Short problem —
Copy out the listing below exactly, from the line with "Between pixel 80" through the end of the listing, including both.

Questions about scene geometry
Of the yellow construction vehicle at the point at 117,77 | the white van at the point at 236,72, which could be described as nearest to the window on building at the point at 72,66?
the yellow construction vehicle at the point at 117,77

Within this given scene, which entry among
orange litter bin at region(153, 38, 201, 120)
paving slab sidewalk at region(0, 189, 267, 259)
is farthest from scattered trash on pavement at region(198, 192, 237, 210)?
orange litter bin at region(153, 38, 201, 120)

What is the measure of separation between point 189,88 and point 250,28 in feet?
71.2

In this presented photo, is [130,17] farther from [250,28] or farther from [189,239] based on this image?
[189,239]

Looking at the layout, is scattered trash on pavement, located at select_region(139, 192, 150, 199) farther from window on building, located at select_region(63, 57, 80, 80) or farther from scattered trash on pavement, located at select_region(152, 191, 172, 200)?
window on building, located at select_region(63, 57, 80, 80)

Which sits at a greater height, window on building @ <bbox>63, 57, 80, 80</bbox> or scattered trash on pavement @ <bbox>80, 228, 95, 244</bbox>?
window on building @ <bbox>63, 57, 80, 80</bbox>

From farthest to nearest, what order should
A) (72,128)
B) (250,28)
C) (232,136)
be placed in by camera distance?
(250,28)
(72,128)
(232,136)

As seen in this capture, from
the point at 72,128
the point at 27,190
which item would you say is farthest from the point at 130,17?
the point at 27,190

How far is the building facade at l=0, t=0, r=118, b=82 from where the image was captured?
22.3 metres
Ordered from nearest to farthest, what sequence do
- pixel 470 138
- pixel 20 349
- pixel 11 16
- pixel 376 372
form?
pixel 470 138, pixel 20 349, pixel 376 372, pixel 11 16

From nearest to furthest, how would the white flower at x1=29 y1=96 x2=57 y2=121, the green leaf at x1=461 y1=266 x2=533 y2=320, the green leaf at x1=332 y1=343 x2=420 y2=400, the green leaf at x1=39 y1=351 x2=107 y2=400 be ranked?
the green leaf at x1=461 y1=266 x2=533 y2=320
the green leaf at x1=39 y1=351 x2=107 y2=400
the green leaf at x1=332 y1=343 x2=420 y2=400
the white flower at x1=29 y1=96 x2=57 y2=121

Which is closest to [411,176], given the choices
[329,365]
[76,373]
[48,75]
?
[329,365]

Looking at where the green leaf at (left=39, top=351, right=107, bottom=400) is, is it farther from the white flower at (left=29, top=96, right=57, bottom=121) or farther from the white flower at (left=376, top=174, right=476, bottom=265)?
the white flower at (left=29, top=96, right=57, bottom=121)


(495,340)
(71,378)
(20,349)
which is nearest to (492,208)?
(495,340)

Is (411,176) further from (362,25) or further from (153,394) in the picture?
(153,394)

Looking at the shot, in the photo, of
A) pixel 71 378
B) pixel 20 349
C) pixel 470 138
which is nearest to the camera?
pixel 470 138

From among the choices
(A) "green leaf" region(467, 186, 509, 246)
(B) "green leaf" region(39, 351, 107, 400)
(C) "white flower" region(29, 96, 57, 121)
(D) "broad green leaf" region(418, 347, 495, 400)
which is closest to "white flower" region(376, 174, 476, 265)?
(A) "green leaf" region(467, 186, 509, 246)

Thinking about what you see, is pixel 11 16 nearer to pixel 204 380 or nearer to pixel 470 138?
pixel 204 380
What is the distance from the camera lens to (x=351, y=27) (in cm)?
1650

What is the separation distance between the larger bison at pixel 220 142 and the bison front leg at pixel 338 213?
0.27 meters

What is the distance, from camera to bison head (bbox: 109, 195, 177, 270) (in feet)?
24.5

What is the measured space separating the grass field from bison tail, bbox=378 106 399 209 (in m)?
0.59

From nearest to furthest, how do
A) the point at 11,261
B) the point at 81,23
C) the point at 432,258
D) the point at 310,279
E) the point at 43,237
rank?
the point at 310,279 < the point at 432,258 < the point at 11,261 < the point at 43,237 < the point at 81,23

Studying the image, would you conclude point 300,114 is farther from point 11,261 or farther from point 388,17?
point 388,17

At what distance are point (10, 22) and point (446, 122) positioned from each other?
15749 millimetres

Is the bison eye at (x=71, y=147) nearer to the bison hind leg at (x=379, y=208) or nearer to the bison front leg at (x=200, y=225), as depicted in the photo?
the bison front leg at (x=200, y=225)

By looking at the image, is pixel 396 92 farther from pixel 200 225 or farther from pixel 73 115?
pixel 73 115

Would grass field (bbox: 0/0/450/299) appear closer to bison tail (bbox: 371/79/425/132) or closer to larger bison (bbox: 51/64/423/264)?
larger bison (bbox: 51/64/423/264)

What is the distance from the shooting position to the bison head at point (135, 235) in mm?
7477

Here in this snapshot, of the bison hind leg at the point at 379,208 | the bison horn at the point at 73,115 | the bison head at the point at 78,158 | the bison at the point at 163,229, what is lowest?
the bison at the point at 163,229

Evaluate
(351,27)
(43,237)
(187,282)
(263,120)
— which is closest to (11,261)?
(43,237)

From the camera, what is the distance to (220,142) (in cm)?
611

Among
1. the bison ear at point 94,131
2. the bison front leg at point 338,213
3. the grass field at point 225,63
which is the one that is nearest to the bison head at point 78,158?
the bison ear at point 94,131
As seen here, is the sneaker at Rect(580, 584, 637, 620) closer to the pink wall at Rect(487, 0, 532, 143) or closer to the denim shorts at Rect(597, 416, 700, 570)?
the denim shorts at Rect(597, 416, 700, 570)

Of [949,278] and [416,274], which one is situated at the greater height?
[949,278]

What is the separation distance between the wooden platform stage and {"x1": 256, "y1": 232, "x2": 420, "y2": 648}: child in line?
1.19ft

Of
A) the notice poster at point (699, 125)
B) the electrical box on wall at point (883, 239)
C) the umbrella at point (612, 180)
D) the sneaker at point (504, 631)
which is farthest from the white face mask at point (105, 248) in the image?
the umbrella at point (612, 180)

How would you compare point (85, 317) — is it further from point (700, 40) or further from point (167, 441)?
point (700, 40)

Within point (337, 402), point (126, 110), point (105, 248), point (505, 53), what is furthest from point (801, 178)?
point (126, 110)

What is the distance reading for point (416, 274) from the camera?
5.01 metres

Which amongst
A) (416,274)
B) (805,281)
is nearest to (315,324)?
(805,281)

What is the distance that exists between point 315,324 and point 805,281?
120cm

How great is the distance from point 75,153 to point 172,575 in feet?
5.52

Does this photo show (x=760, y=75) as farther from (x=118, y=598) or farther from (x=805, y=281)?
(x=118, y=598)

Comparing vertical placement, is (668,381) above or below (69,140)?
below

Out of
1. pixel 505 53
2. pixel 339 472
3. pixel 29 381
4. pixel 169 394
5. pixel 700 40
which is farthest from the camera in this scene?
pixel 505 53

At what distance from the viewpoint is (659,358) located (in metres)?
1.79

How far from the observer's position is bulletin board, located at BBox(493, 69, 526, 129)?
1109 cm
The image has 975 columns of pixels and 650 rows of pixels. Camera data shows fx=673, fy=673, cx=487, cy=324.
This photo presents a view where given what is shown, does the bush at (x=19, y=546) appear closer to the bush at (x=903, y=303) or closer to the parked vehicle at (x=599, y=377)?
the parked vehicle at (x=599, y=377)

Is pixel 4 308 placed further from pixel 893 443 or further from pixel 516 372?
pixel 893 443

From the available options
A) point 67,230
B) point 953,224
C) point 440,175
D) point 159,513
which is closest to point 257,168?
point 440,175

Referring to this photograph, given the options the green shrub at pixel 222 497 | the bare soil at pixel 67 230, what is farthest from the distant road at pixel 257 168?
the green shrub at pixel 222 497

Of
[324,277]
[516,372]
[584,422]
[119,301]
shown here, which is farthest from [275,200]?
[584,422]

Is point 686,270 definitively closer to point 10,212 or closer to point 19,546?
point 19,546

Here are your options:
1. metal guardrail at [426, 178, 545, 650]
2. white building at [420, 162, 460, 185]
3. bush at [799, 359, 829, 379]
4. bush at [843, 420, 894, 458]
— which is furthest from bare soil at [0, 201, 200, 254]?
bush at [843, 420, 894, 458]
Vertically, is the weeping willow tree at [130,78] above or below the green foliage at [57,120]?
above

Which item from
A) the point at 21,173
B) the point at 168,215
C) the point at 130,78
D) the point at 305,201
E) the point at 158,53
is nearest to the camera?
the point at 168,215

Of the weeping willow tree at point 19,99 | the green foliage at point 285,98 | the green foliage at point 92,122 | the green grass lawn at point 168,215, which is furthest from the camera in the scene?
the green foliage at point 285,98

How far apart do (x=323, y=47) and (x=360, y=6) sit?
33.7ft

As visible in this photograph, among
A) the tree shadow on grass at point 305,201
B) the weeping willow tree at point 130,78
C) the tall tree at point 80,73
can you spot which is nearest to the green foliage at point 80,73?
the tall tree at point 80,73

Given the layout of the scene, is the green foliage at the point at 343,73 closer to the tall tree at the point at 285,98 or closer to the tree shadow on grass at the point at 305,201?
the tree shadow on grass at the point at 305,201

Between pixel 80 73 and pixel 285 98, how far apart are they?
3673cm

Solution below —
Between pixel 80 73 and pixel 285 98, how far apart are they?
3673cm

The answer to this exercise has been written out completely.